Censurar o incensurável. Ou melhor, censurar a ideia, acima e além da imagem. Parece ter sido isso o ocorrido com a sala da fotógrafa naturalizada brasileira Claudia Andujar, em recente exposição na Europa. Mas vamos contextualizar a situação.
A artista (1931) cresceu na região da Transilvânia, de onde escapou para a Suíça durante a Segunda Guerra Mundial. Sua família paterna, de origem judaica, foi vítima dos horrores do Holocausto, e ela emigrou da Suíça para os Estados Unidos e depois, em 1955, para o Brasil.
Em nosso país, começou a fotografar e construiu uma carreira no fotojornalismo, registrando para a revista Realidade, em 1971, suas primeiras imagens sobre os Yanomami – e o encontro com este povo mudou a vida de Cláudia, que voltou numerosas vezes a este território para documentar aquela cultura ancestral, à época ainda relativamente isolada.

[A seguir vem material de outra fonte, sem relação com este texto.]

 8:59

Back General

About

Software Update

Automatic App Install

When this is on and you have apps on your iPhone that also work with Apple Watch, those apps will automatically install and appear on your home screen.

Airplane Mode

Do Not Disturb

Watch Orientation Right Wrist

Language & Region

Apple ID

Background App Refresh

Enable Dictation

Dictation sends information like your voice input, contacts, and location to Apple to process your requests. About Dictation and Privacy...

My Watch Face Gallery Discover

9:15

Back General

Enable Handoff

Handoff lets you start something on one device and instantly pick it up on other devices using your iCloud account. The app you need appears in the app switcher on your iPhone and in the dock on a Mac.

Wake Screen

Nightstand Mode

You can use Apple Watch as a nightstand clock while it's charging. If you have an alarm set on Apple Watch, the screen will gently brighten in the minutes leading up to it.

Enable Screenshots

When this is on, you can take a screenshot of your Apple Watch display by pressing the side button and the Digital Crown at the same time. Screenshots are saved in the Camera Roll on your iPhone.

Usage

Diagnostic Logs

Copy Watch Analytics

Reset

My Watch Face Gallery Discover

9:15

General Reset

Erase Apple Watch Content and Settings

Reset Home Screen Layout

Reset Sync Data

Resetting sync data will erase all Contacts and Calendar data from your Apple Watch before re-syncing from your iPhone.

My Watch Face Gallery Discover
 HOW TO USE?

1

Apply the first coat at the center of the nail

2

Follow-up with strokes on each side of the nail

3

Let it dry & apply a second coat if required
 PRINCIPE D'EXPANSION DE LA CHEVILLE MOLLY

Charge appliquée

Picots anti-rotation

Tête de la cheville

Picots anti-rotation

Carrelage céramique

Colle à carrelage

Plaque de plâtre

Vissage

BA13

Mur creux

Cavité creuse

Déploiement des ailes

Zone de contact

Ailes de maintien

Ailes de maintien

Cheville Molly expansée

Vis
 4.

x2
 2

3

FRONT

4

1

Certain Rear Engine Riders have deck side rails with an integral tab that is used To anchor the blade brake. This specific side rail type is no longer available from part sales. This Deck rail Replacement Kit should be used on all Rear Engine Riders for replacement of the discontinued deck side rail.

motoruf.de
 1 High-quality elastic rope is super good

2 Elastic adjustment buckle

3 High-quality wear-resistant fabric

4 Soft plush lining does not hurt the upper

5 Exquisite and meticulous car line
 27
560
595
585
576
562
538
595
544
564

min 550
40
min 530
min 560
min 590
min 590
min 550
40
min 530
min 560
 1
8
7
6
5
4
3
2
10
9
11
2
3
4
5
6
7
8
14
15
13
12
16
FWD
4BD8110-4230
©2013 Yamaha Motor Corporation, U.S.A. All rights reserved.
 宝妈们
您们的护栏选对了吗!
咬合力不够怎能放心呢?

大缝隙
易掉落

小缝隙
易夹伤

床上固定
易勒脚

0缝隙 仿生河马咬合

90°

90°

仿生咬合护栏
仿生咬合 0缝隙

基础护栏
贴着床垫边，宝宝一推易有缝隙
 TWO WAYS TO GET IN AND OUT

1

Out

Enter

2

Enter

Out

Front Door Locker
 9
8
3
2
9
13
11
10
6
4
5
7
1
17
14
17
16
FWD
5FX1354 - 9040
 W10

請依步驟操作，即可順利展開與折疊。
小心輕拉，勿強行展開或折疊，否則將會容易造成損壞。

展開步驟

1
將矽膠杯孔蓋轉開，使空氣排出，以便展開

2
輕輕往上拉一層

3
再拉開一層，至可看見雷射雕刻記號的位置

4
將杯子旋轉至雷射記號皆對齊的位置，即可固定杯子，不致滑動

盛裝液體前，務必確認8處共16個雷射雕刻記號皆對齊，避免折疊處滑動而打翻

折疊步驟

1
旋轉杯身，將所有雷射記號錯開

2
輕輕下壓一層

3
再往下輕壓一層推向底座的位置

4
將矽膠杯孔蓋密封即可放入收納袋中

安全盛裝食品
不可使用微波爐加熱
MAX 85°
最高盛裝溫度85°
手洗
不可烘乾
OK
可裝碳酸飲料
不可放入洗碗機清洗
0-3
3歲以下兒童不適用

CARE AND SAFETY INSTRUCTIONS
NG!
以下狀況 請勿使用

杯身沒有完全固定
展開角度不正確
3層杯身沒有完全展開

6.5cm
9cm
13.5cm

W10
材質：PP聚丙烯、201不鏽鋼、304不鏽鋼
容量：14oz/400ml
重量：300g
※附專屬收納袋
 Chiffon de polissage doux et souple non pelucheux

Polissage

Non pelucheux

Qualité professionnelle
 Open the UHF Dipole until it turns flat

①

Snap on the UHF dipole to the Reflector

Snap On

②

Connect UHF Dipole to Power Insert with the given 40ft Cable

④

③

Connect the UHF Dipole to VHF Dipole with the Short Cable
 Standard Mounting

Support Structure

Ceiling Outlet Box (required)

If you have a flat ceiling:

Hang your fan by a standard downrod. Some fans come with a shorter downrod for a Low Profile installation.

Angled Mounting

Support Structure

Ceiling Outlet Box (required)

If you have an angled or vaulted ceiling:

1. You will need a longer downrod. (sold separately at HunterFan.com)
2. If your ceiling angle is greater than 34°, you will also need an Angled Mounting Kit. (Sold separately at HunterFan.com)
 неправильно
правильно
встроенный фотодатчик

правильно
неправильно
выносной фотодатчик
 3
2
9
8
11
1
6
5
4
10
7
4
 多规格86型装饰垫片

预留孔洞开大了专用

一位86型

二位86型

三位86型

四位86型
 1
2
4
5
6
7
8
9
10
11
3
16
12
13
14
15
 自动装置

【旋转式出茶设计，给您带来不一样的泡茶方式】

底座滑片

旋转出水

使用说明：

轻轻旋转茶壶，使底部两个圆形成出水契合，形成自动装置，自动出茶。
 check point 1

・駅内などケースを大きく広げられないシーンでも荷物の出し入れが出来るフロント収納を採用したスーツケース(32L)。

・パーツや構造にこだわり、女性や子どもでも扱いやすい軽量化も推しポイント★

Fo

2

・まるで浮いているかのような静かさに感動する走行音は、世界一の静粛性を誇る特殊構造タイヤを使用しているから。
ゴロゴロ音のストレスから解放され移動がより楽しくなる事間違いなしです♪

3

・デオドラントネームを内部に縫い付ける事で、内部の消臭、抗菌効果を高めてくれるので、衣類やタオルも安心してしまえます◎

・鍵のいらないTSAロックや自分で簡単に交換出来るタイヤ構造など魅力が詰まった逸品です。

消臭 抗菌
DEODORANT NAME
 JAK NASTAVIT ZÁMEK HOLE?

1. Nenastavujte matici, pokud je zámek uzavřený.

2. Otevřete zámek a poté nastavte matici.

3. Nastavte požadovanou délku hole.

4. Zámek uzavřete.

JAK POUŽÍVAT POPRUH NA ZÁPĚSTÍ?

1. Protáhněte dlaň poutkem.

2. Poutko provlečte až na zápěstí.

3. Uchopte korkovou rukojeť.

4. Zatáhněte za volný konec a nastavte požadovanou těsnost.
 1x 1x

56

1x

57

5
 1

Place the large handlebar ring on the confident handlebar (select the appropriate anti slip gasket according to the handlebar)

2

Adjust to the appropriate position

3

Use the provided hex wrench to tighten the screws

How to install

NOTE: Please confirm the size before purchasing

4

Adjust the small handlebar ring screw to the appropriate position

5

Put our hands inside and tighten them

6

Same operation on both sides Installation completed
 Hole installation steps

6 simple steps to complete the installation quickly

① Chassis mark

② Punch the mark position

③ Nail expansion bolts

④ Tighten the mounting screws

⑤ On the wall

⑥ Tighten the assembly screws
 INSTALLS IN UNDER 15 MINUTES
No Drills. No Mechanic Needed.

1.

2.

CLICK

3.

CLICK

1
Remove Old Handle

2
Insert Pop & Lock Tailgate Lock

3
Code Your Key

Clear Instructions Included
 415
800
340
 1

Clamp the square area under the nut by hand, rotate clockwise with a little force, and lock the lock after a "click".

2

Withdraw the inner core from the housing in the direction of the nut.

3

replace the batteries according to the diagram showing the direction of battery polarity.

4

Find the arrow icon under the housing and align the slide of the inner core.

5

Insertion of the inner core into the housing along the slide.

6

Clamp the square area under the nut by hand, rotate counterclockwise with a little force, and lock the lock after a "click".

Este é o trabalho mais conhecido desta grande fotógrafa, e neste ela parece estar absolutamente inserida dentro desta comunidade dos povos originários, tamanha intimidade expressada nas fotos. Chegou, em dado momento, a propor que os próprios Yanomamis se fotografassem, em um belíssimo exercício de altruísmo artístico, e de resultado de inegável qualidade etnográfica.
Atualmente, o Museu de Etnografia da Hungria, em Budapeste, exibe uma exposição sobre a artista, e apesar do foco da mostra ser o trabalho com os povos originários, uma sala foi isolada dentro desta exposição – uma série de Andujar retratando homossexuais em São Paulo e no Rio de Janeiro em 1967.
No espaço deste museu onde está esta série, foi colocada uma faixa de contenção na entrada, junto a uma placa bilíngue onde se lê que aquela parte da exposição só pode ser visitada por maiores de 18 anos – e um guarda faz a supervisão desta ordem, segundo informações.
Esta é a segunda vez em que esta série é censurada. A primeira foi no ano em que foram feitas, para a revista Realidade, onde deveriam ter sido originariamente veiculadas – mas a revista publicou apenas uma das imagens, junto a uma nota explicando que as demais tinham sido vetadas. À época, em 1971, a censura brasileira tinha poderes praticamente ilimitados, o que, se não justifica, ao menos insere esta censura em um período negro de nossa história.
Mas as fotos expostas são desfocadas e infinitamente mais contidas do que as imagens dos Yanomami, a maioria dos quais está nu. São fotos desprovidas de erotismo, sem nenhuma explicitude homoafetiva, é apenas um documento local e histórico de uma “outra” comunidade.
Este “veto visual” se deu em virtude de uma lei aprovada pelo governo conservador da Hungria em 2021, que proíbe a disseminação de conteúdos que sejam caracterizados como meio de promoção da homossexualidade e/ou mudança de gênero – e esta ofensiva contra os direitos LGBT voltou recentemente a se manifestar de forma torpe – o Parlamento Húngaro aprovou este ano uma lei que permite aos cidadãos denunciar às autoridades famílias LGBT, considerando que estas põem em questão o “papel constitucionalmente reconhecido do casamento e da família”.
E, em virtude das restrições aos direitos da comunidade LGBT, bem como da população migrante, da independência judicial, das mulheres, dos órgãos de comunicação social e outros setores da sociedade, a Comissão Europeia decidiu diminuir sensivelmente o financiamento a Budapeste, face ao “desagrado dos Estados-membros da União Europeia perante o governo de Viktor Orbán (que ocupa o cargo de primeiro-ministro da Hungria desde 2010) e as suas sucessivas violações democráticas”.
Arte é manifesto. Nietzsche teria dito que “…temos a arte para não morrer da verdade.” E o grande Fernando Pessoa escreveu que “…a arte é a autoexpressão lutando para ser absoluta”.
A arte de Claudia Andujar, mesmo censurada, ainda se posiciona e coloca a artista como uma das mais importantes do século XX. A Galeria que leva seu nome, um espaço que reúne mais de 400 obras da fotógrafa em Inhotim, é a mostra da potência de seu trabalho e da importância de seu discurso, em um mundo que, apesar do acesso à informação ter aumentado exponencialmente depois do advento da internet, ainda manifesta discursos reacionários, retrógrados e intolerantes.